**WORK TO DO:**
Put each line of the records below into a JSON list of strings, one string per line, leaving out blank lines and the pictures.

Data drawn from a collection
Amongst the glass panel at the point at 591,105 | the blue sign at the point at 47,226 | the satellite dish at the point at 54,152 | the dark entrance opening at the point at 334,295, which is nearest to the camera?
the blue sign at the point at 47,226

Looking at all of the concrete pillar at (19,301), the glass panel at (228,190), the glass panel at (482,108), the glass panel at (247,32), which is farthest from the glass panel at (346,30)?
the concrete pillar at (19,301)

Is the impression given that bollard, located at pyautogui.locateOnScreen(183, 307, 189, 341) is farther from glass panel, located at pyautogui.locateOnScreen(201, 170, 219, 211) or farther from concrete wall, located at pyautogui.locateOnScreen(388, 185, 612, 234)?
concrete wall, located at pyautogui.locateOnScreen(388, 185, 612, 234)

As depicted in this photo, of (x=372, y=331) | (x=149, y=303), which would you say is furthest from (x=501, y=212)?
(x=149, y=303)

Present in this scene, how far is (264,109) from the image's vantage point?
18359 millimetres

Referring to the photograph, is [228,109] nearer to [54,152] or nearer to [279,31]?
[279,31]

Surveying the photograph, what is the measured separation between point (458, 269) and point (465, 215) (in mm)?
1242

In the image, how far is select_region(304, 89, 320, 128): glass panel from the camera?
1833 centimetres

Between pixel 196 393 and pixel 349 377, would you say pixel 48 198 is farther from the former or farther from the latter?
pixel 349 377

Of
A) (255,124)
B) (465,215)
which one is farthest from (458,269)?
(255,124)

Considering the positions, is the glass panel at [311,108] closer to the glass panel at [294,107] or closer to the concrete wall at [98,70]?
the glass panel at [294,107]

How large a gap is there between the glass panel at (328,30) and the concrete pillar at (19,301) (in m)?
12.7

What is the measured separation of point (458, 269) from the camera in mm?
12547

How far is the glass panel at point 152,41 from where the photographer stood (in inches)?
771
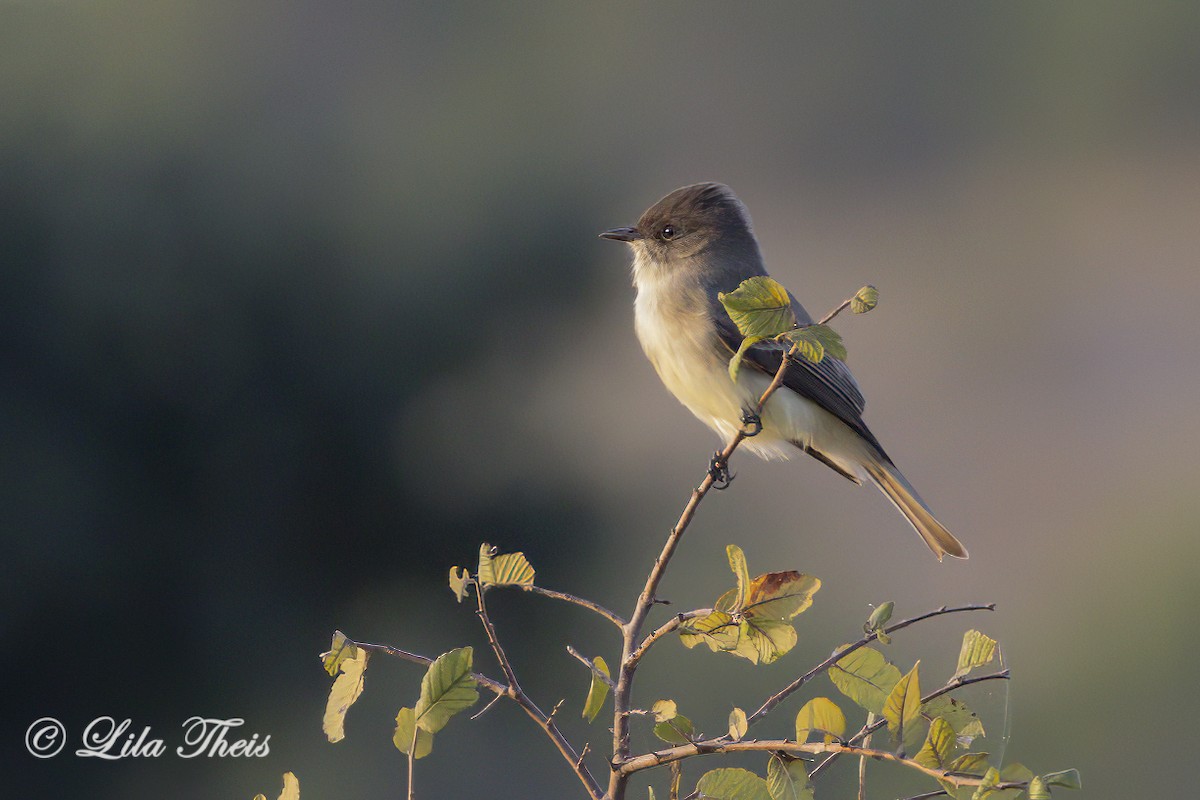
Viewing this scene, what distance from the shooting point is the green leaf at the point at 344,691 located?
0.99 meters

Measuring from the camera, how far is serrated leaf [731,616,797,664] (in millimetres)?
979

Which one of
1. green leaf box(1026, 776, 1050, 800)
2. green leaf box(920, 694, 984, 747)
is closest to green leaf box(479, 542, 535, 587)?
green leaf box(920, 694, 984, 747)

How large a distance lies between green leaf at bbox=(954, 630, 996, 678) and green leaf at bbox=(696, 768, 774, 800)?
0.18 meters

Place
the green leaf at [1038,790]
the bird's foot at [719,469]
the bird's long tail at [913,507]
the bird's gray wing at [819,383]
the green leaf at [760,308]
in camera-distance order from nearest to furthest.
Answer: the green leaf at [1038,790] → the green leaf at [760,308] → the bird's foot at [719,469] → the bird's long tail at [913,507] → the bird's gray wing at [819,383]

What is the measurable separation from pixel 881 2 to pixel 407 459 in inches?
997

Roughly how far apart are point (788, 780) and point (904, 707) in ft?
0.34

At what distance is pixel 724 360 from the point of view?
7.39 ft

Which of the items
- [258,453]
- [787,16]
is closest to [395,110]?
[258,453]

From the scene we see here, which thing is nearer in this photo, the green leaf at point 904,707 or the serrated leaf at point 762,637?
the green leaf at point 904,707

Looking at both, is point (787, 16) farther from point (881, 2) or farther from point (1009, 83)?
point (1009, 83)

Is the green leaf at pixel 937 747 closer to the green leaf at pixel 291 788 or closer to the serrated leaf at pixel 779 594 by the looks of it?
the serrated leaf at pixel 779 594

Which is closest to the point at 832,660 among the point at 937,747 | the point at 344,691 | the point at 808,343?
the point at 937,747

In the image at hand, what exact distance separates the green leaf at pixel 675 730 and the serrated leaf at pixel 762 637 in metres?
0.07

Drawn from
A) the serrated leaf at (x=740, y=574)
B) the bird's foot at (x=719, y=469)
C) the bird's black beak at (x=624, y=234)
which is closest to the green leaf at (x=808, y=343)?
the serrated leaf at (x=740, y=574)
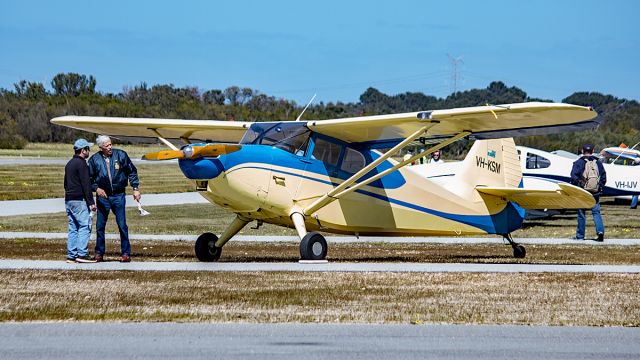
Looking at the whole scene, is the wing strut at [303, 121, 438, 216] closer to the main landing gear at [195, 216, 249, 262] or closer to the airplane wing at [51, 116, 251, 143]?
the main landing gear at [195, 216, 249, 262]

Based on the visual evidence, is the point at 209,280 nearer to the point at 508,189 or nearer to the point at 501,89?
the point at 508,189

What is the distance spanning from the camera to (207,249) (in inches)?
647

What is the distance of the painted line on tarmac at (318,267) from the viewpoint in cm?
1419

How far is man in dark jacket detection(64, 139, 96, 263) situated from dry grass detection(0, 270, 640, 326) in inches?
77.4

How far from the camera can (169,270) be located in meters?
14.0

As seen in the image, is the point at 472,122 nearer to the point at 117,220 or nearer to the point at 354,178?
the point at 354,178

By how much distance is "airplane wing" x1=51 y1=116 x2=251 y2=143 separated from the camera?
1786 centimetres

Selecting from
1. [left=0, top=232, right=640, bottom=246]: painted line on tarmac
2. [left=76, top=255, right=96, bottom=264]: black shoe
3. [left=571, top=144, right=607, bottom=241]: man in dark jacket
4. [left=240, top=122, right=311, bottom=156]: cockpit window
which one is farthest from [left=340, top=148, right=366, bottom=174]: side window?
[left=571, top=144, right=607, bottom=241]: man in dark jacket

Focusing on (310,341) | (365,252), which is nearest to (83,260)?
(365,252)

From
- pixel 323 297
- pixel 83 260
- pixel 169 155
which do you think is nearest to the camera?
pixel 323 297

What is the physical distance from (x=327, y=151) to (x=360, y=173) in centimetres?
64

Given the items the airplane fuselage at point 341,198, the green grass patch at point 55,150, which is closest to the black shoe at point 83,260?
the airplane fuselage at point 341,198

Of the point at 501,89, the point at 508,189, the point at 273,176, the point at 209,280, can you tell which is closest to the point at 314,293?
the point at 209,280

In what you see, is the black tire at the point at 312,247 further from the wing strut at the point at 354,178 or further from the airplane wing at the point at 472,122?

**REPLY:**
[
  "Amongst the glass panel at the point at 591,105 | the blue sign at the point at 47,226 | the satellite dish at the point at 54,152 | the dark entrance opening at the point at 334,295, which is nearest to the camera?",
  "the blue sign at the point at 47,226",
  "Looking at all of the concrete pillar at (19,301), the glass panel at (228,190), the glass panel at (482,108), the glass panel at (247,32), which is farthest from the glass panel at (346,30)?",
  "the concrete pillar at (19,301)",
  "Is the impression given that bollard, located at pyautogui.locateOnScreen(183, 307, 189, 341) is farther from glass panel, located at pyautogui.locateOnScreen(201, 170, 219, 211) or farther from concrete wall, located at pyautogui.locateOnScreen(388, 185, 612, 234)?",
  "concrete wall, located at pyautogui.locateOnScreen(388, 185, 612, 234)",
  "As depicted in this photo, of (x=372, y=331) | (x=149, y=303), which would you say is furthest from (x=501, y=212)?",
  "(x=149, y=303)",
  "Present in this scene, how far is (264,109) from the image's vantage point?",
  "18359 millimetres",
  "Referring to the photograph, is [228,109] nearer to [54,152] or nearer to [279,31]?",
  "[279,31]",
  "Surveying the photograph, what is the measured separation between point (458, 269) and point (465, 215) (in mm)?",
  "1242",
  "In the image, how far is select_region(304, 89, 320, 128): glass panel from the camera?",
  "1833 centimetres",
  "Between pixel 196 393 and pixel 349 377, would you say pixel 48 198 is farther from the former or farther from the latter?",
  "pixel 349 377",
  "Of",
  "A) (255,124)",
  "B) (465,215)",
  "which one is farthest from (458,269)?",
  "(255,124)",
  "Considering the positions, is the glass panel at [311,108] closer to the glass panel at [294,107] or closer to the concrete wall at [98,70]?",
  "the glass panel at [294,107]",
  "How large a gap is there between the glass panel at (328,30) and the concrete pillar at (19,301) (in m)?",
  "12.7",
  "What is the measured separation of point (458, 269) from the camera in mm?",
  "12547",
  "How far is the glass panel at point 152,41 from where the photographer stood (in inches)?",
  "771",
  "Viewing this scene, what distance from the shooting point is the green leaf at the point at 344,691 located?",
  "0.99 meters",
  "Measuring from the camera, how far is serrated leaf [731,616,797,664] (in millimetres)?",
  "979",
  "Which one of",
  "1. green leaf box(1026, 776, 1050, 800)",
  "2. green leaf box(920, 694, 984, 747)",
  "is closest to green leaf box(479, 542, 535, 587)?",
  "green leaf box(920, 694, 984, 747)",
  "How large a distance lies between green leaf at bbox=(954, 630, 996, 678) and green leaf at bbox=(696, 768, 774, 800)?",
  "0.18 meters",
  "Place",
  "the green leaf at [1038,790]",
  "the bird's foot at [719,469]",
  "the bird's long tail at [913,507]",
  "the bird's gray wing at [819,383]",
  "the green leaf at [760,308]",
  "in camera-distance order from nearest to furthest.",
  "Answer: the green leaf at [1038,790] → the green leaf at [760,308] → the bird's foot at [719,469] → the bird's long tail at [913,507] → the bird's gray wing at [819,383]",
  "What is the measurable separation from pixel 881 2 to pixel 407 459 in inches?",
  "997",
  "Roughly how far apart are point (788, 780) and point (904, 707) in ft?",
  "0.34",
  "At what distance is pixel 724 360 from the point of view?",
  "7.39 ft",
  "Which of the items",
  "- [258,453]",
  "- [787,16]",
  "is closest to [395,110]?",
  "[258,453]",
  "From the scene we see here, which thing is nearer in this photo, the green leaf at point 904,707 or the serrated leaf at point 762,637?",
  "the green leaf at point 904,707",
  "Looking at both, is point (787, 16) farther from point (881, 2) or farther from point (1009, 83)?",
  "point (1009, 83)",
  "Is the green leaf at pixel 937 747 closer to the green leaf at pixel 291 788 or closer to the serrated leaf at pixel 779 594 by the looks of it?",
  "the serrated leaf at pixel 779 594",
  "Which is closest to the point at 832,660 among the point at 937,747 | the point at 344,691 | the point at 808,343?",
  "the point at 937,747",
  "In the image at hand, what exact distance separates the green leaf at pixel 675 730 and the serrated leaf at pixel 762 637 in metres?",
  "0.07",
  "Drawn from",
  "A) the serrated leaf at (x=740, y=574)",
  "B) the bird's foot at (x=719, y=469)",
  "C) the bird's black beak at (x=624, y=234)",
  "which is closest to the green leaf at (x=808, y=343)?",
  "the serrated leaf at (x=740, y=574)",
  "Looking at the whole scene, is the wing strut at [303, 121, 438, 216] closer to the main landing gear at [195, 216, 249, 262] or closer to the airplane wing at [51, 116, 251, 143]?",
  "the main landing gear at [195, 216, 249, 262]",
  "Based on the visual evidence, is the point at 209,280 nearer to the point at 508,189 or nearer to the point at 501,89?",
  "the point at 508,189",
  "What is the distance spanning from the camera to (207,249) (in inches)?",
  "647",
  "What is the distance of the painted line on tarmac at (318,267) from the viewpoint in cm?",
  "1419",
  "How far is man in dark jacket detection(64, 139, 96, 263) situated from dry grass detection(0, 270, 640, 326) in inches?",
  "77.4",
  "How far from the camera can (169,270) be located in meters?",
  "14.0",
  "As seen in the image, is the point at 472,122 nearer to the point at 117,220 or nearer to the point at 354,178?",
  "the point at 354,178",
  "By how much distance is \"airplane wing\" x1=51 y1=116 x2=251 y2=143 separated from the camera?",
  "1786 centimetres",
  "Selecting from",
  "1. [left=0, top=232, right=640, bottom=246]: painted line on tarmac",
  "2. [left=76, top=255, right=96, bottom=264]: black shoe",
  "3. [left=571, top=144, right=607, bottom=241]: man in dark jacket",
  "4. [left=240, top=122, right=311, bottom=156]: cockpit window",
  "which one is farthest from [left=340, top=148, right=366, bottom=174]: side window?",
  "[left=571, top=144, right=607, bottom=241]: man in dark jacket",
  "Focusing on (310,341) | (365,252), which is nearest to (83,260)?",
  "(365,252)",
  "From",
  "- pixel 323 297",
  "- pixel 83 260",
  "- pixel 169 155",
  "which do you think is nearest to the camera?",
  "pixel 323 297",
  "What is the physical distance from (x=327, y=151) to (x=360, y=173) in centimetres?",
  "64",
  "Given the items the airplane fuselage at point 341,198, the green grass patch at point 55,150, which is closest to the black shoe at point 83,260?",
  "the airplane fuselage at point 341,198",
  "Of the point at 501,89, the point at 508,189, the point at 273,176, the point at 209,280, can you tell which is closest to the point at 314,293?",
  "the point at 209,280",
  "In what you see, is the black tire at the point at 312,247 further from the wing strut at the point at 354,178 or further from the airplane wing at the point at 472,122?"
]